We recognize this may be confusing, and that you are receiving conflicting statements and conflicting recommendations, and therefore it may be easier to do nothing rather than decide what to do, but please consider the following:
| • | WE BELIEVE THE NEW GP WILL MAXIMIZE THE LIQUIDATION PROCEEDS TO LIMITED PARTNERS by more effectively liquidating the remaining assets, by making sure that any contingent payments due from past disposition deals are diligently collected (which the current general partners did not do), and by distributing cash promptly (which the current general partners did not do). If you wonder whether the current general partners have done their best to liquidate the partnership, or have been taking the easy way out because they do not really have a stake in the partnership, then the only way you will have a chance to find out is to replace them with a new, unaffiliated general partner, as we have proposed. |
| • | ONLY A NEW UNAFFILIATED GENERAL PARTNER WILL FIND OUT WHY THE CURRENT GENERAL PARTNERS STILL HAVE NOT EXPLAINED THE DETAILS OF THE “BANKING ARRANGEMENT” THEY HAD, how long it existed, how MMA calculated what the Partnership lost as a result of that banking arrangement, and whether they really paid back all that they should have. |
| • | PAST DISPOSITIONS OF PARTNERSHIP ASSETS FOR NOMINAL AMOUNTS SHOULD BE SCRUTINIZED, but obviously the current general partners are not going to investigate the dispositions that they made. |
| • | THE ONLY WAY LIMITED PARTNERS CAN BE SURE THAT MMA HAS TO ACCOUNT FOR ITSELF IS TO REMOVE MMA AND ELECT A NEW GP. The New GP will not have a conflict of interest when investigating how MMA has managed the Partnership. |
We urge you to carefully read the Consent Solicitation Statement previously sent to you, and to vote.
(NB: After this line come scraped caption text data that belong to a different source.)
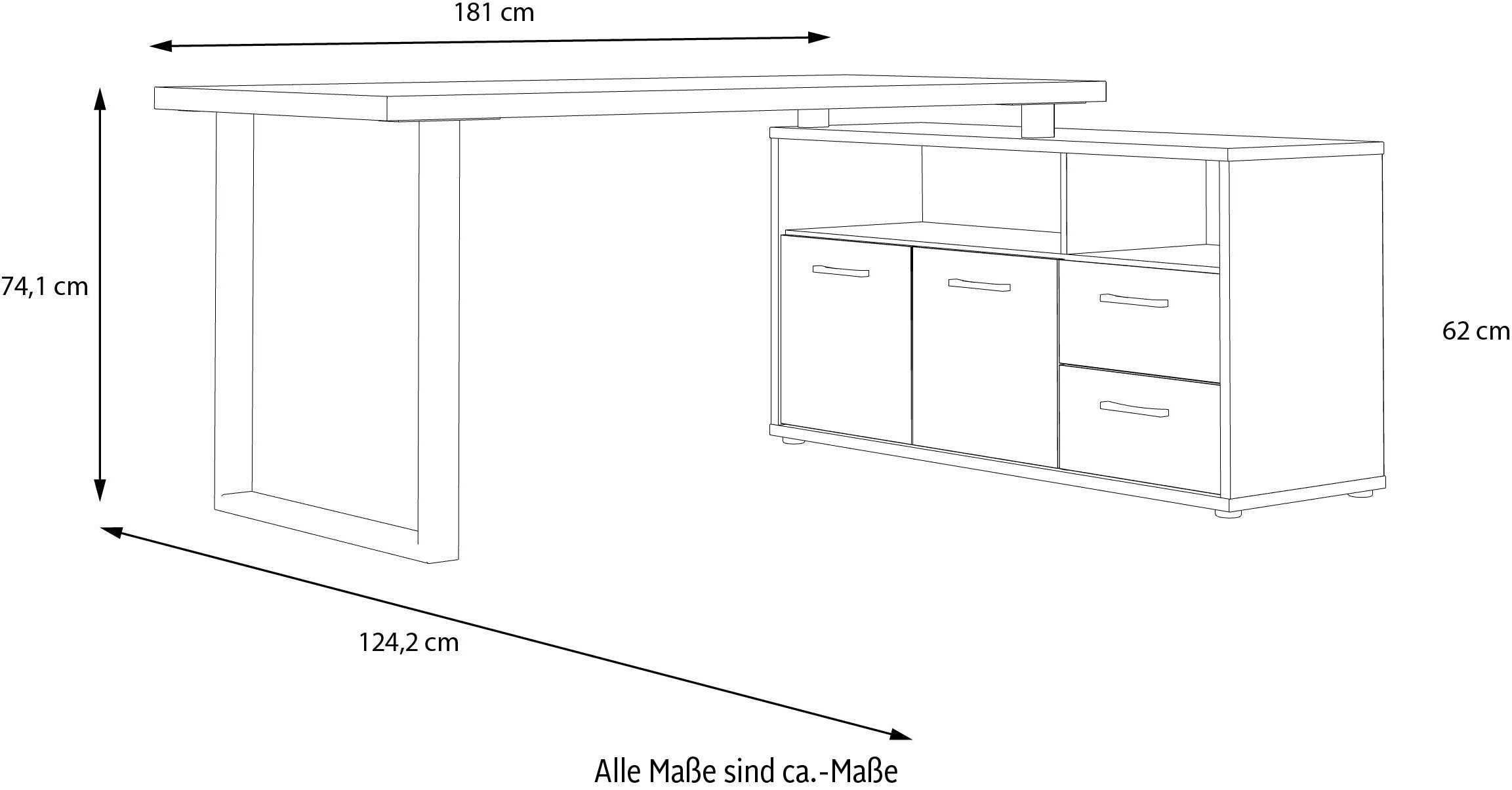 FORTE Schreibtisch »Keflav«, Breite 124,2 cm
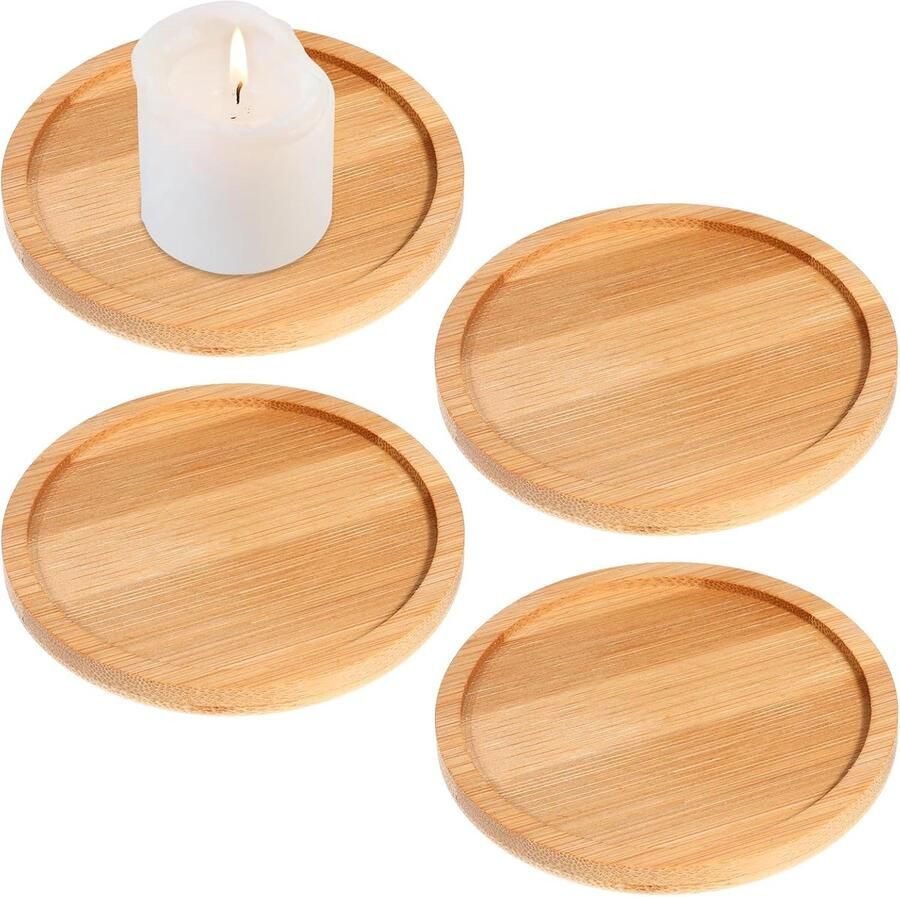 Rustiek Bamboe Dienblad Kaarsenhouder Set van 4 Ronde Houten Decoratieve Tray voor Tafel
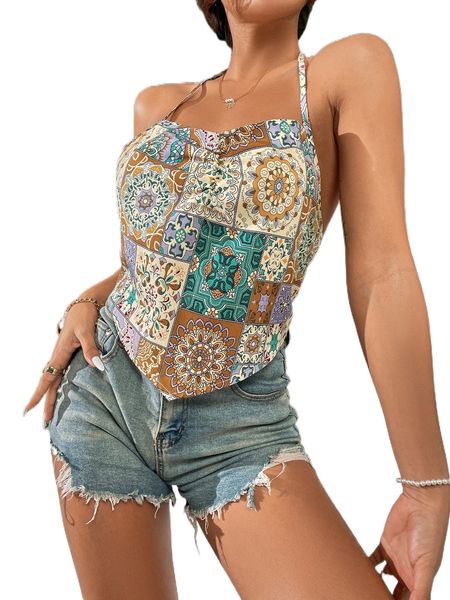 

patchwork print tie back halter t62c#, White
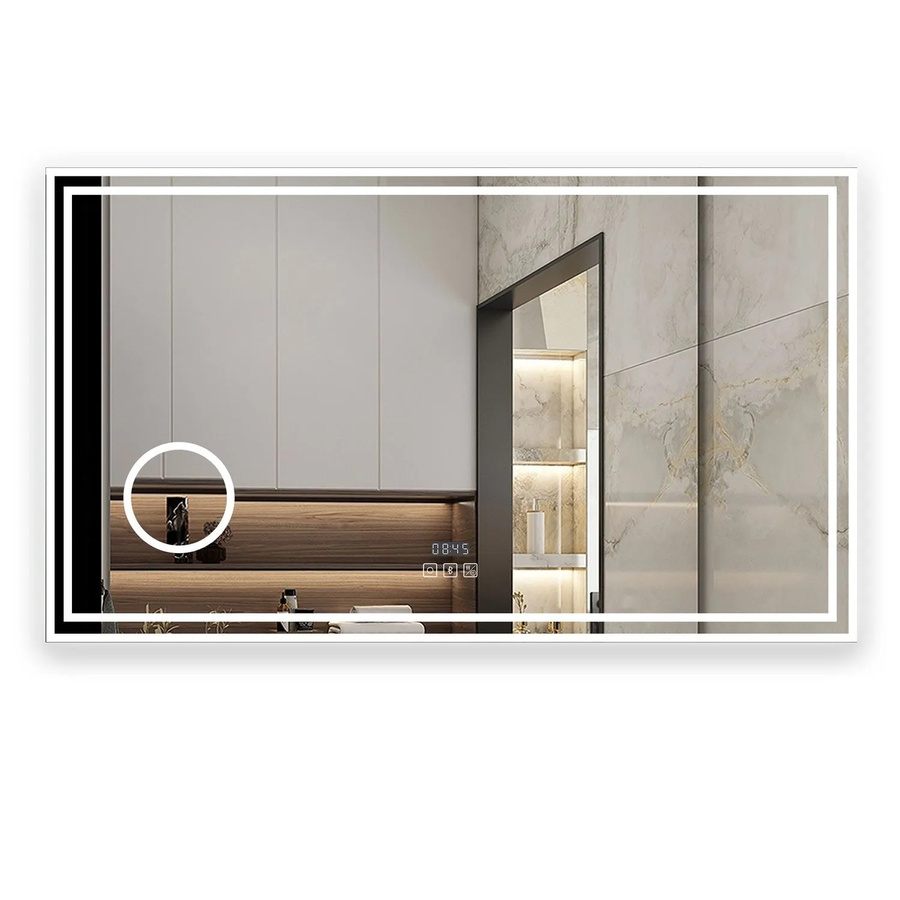 Aica Sanitär Badspiegel mit Bluetooth und LED-Beleuchtung, B/H: 140 x 80 cm, dimmbar mit Memory-Touch und Uhr, Weiß - Bild 2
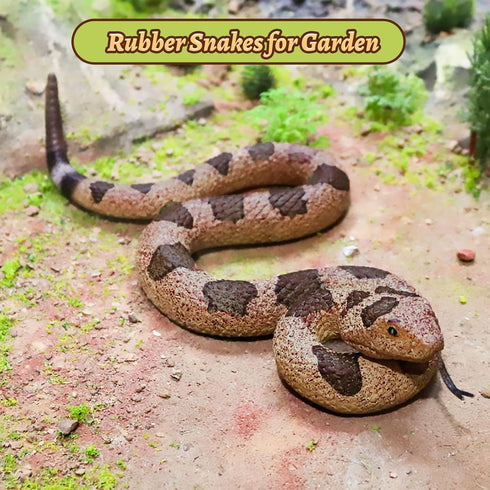 LRCXL Realistic Fake Snakes Toy Soft Rubber Snakes to Keep Birds Away - Rattlesnake Toys for Garden Props to Keep Birds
Your vote is important. Failure to vote, abstentions and broker non-votes will have the same effect as a vote against the Proposal. To be sure your vote is represented, please sign, date and return the enclosed GREEN Consent of Limited Partner form as promptly as possible in the enclosed, prepaid envelope. If you have any questions, please contact Everest at: (800) 611-4613.
We are extending the Expiration Date. The solicitation of Consents will expire at 5:00 p.m. Eastern Time on the earlier to occur of the following dates (the “Expiration Date”): (i) February 14, 2008 or such later date to which Everest determines to extend the solicitation or (ii) the date Everest determines the Required Consents are received. Everest reserves the right to extend this solicitation of Consents for such period or periods as it may determine in its sole discretion from time to time; provided, however that it will not extend this solicitation past October 15, 2008.